Florida’s labor market continued to strengthen in the last month of 2019. The monthly unemployment rate in Florida decreased one-tenth of a point in December from November’s rate and reached a record low of 3% – the first time Florida recorded this level of unemployment since the series began tracking it in 1976. In December, 212,000 jobs were added statewide compared with a year ago, an increase of 2.4%.

Among all industries, education and health services gained the most jobs, followed by leisure and hospitality, and professional and business services.
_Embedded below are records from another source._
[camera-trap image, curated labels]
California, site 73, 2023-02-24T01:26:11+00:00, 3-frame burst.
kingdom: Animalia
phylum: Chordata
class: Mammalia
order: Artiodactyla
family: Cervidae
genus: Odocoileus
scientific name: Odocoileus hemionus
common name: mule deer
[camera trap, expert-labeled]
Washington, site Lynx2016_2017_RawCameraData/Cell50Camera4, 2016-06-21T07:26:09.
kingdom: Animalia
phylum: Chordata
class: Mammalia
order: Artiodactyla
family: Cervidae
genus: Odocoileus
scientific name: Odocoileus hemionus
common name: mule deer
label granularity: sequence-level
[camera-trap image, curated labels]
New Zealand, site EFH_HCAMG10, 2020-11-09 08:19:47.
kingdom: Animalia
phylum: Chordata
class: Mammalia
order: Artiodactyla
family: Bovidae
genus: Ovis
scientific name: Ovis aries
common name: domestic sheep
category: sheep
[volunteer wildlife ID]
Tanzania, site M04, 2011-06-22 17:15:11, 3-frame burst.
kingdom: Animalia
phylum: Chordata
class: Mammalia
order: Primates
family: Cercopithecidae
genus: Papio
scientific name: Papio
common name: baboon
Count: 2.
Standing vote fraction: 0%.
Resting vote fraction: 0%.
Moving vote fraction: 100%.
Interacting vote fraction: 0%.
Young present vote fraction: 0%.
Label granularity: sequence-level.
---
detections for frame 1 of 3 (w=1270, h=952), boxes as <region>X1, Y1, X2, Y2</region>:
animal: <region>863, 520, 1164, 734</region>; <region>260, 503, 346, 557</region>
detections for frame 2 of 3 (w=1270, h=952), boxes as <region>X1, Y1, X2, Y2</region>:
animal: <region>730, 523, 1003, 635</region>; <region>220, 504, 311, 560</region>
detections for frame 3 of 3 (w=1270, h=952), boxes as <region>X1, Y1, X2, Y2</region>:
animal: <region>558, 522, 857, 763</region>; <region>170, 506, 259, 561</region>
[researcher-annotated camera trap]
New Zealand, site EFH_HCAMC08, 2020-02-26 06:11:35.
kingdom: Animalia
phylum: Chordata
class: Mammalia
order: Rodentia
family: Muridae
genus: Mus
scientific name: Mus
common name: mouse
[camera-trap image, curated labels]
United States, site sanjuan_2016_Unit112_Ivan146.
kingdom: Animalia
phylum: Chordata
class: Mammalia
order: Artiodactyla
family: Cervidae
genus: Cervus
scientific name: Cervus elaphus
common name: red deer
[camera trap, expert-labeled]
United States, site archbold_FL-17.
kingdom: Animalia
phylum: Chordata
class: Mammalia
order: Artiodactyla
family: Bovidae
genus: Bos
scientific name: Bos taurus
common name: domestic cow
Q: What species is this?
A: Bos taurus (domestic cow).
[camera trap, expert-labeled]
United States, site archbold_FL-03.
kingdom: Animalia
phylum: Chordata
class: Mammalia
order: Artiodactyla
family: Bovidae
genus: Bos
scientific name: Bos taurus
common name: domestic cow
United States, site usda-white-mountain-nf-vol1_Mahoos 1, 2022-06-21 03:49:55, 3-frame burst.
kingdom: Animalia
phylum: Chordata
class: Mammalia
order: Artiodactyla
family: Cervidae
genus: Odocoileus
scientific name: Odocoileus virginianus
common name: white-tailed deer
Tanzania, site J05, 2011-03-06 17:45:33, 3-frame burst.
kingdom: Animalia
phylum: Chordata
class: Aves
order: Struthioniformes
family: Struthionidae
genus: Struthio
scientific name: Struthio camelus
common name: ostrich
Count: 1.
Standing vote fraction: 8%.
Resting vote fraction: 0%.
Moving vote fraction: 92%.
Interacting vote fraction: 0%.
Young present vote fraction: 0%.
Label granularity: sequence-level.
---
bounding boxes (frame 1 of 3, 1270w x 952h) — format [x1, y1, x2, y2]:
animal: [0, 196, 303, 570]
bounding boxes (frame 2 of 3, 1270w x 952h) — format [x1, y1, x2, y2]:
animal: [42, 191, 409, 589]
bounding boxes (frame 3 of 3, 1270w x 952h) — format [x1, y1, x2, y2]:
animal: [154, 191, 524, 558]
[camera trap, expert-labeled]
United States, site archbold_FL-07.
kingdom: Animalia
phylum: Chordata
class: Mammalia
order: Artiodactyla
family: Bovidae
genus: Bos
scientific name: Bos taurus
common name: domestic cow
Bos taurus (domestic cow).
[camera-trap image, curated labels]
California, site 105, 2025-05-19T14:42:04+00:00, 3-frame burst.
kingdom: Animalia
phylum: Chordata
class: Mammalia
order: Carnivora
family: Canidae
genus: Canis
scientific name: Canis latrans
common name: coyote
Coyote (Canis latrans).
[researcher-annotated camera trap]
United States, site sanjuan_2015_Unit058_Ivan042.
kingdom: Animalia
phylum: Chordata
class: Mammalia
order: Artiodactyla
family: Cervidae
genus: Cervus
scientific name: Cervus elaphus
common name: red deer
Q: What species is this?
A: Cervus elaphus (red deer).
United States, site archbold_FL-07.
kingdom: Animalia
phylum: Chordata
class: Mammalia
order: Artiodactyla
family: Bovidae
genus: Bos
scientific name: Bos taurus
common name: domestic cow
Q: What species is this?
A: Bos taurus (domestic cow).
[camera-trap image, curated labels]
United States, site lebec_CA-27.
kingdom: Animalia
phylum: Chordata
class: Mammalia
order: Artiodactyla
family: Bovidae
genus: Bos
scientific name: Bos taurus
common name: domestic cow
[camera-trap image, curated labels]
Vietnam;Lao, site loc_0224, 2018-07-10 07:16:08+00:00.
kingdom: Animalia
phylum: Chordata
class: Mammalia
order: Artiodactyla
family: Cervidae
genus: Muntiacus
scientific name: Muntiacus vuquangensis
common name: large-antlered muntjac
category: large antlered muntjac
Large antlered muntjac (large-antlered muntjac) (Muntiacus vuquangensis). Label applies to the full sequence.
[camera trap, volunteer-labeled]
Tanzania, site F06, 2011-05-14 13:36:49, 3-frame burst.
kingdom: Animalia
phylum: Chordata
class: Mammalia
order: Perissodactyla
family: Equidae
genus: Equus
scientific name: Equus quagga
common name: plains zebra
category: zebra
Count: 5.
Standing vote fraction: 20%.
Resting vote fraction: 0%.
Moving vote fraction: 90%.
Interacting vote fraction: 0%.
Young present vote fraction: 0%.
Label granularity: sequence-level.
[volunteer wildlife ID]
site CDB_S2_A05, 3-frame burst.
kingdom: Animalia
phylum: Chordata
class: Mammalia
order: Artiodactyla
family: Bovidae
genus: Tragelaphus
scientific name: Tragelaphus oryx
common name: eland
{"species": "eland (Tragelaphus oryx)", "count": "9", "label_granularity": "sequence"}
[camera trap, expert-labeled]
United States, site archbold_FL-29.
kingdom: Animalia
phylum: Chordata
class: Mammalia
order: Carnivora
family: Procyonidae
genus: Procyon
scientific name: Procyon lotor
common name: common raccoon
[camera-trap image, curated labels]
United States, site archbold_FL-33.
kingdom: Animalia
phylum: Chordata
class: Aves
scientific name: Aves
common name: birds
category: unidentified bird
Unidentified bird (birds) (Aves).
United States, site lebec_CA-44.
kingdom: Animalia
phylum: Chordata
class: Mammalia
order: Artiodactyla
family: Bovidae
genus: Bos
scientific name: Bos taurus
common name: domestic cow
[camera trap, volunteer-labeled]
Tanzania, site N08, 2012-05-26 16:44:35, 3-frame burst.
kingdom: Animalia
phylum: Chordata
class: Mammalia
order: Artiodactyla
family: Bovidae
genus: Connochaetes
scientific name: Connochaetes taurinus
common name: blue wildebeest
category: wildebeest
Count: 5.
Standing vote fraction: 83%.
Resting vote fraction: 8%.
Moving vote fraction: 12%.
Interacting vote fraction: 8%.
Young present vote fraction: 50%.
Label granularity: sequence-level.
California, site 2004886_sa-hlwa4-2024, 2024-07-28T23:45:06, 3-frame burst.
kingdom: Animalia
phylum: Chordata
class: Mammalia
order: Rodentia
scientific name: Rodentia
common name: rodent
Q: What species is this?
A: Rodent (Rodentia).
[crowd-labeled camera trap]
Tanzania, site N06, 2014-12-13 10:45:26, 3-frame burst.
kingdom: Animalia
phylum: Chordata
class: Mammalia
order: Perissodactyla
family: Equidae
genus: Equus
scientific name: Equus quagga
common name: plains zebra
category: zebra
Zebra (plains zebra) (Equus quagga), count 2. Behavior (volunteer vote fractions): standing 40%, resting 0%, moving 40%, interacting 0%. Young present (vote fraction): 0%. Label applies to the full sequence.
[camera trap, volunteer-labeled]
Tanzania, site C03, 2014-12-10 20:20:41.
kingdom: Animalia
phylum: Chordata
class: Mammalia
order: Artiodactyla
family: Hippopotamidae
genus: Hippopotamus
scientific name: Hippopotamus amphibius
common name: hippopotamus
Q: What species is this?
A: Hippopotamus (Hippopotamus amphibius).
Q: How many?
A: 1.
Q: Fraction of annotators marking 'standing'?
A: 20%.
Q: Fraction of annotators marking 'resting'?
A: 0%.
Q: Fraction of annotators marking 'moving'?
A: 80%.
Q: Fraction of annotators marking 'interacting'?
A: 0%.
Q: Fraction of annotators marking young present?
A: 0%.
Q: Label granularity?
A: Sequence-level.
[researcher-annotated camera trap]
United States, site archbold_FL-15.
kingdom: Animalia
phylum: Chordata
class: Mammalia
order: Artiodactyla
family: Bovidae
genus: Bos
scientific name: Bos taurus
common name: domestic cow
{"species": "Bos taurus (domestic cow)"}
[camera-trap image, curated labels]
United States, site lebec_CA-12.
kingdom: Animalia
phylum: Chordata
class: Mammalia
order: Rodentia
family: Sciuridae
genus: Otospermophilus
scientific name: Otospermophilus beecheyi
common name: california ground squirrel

The only industry losing jobs over the year was information.

“Despite the lack of movement in the index, consumer sentiment in Florida continued to be high,” Sandoval says. “Looking ahead to the coming months, we anticipate consumer sentiment to remain around the same levels. Nonetheless, consumer confidence might change its trend as disruptions to supply chains and other travel restrictions affect economic activity in China.”

Conducted Jan. 1-30, the UF study reflects the responses of 575 individuals who were reached on cellphones, representing a demographic cross section of Florida. The index used by UF researchers is benchmarked to 1966, which means a value of 100 represents the same level of confidence for that year. The lowest index possible is a 2, the highest is 150.